**Document excerpt:**
How the NFL advises college underclassmen on entering the draft


Monday was the deadline for college underclassmen to declare for the 2017 NFL draft. In making the decision to forgo their final year of eligibility, some cited league assurances that they would be selected in the top two rounds.

Oklahoma running back Joe Mixon, for example, said he received a first-round grade from the NFL — despite a yearlong suspension for assault in 2014 — before filing his paperwork.

Where do these grades come from? Who issues them? And how accurate are they?

Let’s take a closer look at the NFL’s College Advisory Committee (CAC), which provides free evaluations for up to five players per school in every draft season. The advice isn’t always heeded, and it’s not 100 percent accurate, but it still serves as important third-party information.

In a recent telephone conversation, NFL executive vice president of football operations Troy Vincent said the ultimate goal of the program is to “provide the best information for the student-athletes to make an informed decision.”

If nothing else, it is a credible tool for players and their advisers to cross-reference with information and projections they’ve heard elsewhere.

**Dataset:**
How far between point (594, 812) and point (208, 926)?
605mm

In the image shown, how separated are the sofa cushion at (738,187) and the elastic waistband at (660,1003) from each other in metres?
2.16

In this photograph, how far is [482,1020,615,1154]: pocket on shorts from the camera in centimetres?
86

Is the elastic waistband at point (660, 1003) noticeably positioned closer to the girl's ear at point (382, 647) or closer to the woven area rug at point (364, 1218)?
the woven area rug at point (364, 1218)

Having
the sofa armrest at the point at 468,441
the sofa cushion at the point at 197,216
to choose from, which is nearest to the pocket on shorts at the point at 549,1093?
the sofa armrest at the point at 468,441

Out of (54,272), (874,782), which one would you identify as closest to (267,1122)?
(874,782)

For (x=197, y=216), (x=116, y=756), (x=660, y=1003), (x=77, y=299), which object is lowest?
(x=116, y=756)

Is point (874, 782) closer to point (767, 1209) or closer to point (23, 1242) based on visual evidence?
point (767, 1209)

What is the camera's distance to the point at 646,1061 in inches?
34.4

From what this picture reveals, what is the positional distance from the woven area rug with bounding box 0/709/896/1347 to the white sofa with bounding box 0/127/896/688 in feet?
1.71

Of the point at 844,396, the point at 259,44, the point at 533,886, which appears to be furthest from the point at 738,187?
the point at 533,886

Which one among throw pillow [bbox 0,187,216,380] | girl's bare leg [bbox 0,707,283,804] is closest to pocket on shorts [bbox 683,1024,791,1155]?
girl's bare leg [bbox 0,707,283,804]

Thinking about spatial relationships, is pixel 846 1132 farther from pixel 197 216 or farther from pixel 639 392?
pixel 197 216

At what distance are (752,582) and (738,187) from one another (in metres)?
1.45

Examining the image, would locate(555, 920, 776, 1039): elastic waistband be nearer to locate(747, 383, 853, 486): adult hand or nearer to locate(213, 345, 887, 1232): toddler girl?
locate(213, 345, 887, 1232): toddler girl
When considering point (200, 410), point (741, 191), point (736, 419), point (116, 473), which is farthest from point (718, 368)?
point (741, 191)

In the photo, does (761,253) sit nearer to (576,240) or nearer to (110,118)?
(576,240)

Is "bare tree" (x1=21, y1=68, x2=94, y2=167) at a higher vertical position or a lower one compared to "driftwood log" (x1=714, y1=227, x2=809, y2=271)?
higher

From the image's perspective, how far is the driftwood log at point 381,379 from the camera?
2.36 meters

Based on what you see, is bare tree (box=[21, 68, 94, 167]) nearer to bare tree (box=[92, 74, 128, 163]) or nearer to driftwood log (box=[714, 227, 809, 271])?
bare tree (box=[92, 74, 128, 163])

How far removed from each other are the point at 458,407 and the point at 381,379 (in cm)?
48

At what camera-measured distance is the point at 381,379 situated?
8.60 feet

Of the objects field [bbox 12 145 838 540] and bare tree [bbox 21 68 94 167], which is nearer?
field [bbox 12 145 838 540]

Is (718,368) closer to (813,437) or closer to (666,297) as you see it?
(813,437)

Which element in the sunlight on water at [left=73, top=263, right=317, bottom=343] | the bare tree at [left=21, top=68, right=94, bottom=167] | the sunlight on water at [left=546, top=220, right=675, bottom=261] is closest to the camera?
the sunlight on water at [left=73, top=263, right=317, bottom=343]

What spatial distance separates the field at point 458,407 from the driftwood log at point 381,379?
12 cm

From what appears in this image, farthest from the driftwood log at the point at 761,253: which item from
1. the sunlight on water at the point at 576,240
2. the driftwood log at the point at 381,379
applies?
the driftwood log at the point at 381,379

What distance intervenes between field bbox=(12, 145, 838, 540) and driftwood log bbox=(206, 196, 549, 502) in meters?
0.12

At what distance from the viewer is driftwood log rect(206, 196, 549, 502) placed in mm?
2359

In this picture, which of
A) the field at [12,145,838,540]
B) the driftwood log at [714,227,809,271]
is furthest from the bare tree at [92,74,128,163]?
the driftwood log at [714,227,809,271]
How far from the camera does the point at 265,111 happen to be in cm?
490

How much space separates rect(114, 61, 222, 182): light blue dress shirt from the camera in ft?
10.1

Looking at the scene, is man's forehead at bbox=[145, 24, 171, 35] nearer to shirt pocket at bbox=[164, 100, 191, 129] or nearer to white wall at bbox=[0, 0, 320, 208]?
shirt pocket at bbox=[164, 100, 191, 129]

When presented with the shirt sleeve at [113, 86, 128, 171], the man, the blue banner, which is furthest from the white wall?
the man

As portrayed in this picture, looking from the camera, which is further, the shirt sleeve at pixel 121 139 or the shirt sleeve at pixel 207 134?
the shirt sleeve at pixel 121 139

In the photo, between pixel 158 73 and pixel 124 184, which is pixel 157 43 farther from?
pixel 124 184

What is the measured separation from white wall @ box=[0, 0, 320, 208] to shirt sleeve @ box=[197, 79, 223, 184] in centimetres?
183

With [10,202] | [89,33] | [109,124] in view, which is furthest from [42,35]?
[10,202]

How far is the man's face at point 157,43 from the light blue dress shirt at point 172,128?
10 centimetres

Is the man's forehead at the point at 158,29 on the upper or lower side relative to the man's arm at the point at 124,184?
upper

**What you have to do:** Continue the article about how the NFL advises college underclassmen on entering the draft, starting right after its last sentence.

**Answer to the task:**
“We’re trying to cut through the filters,” Vincent said.

Who is on the committee?

The process is managed by Vincent’s office and includes a representative of the league’s two scouting combines — National Football Scouting and BLESTO — as well as one evaluator from each of the league’s 32 teams. The profile of the team rep varies per club, but Vincent characterized all of them as “decision-makers.”

How many players apply for an evaluation?

The range since 2010 has been between 149 and 214 players every draft season, according to league data. If on a rare occasion there are more than five interested players from a single school, the college coach decides whose applications to send.

What attributes are the players evaluated on?

“It is a true football assessment only,” Vincent said.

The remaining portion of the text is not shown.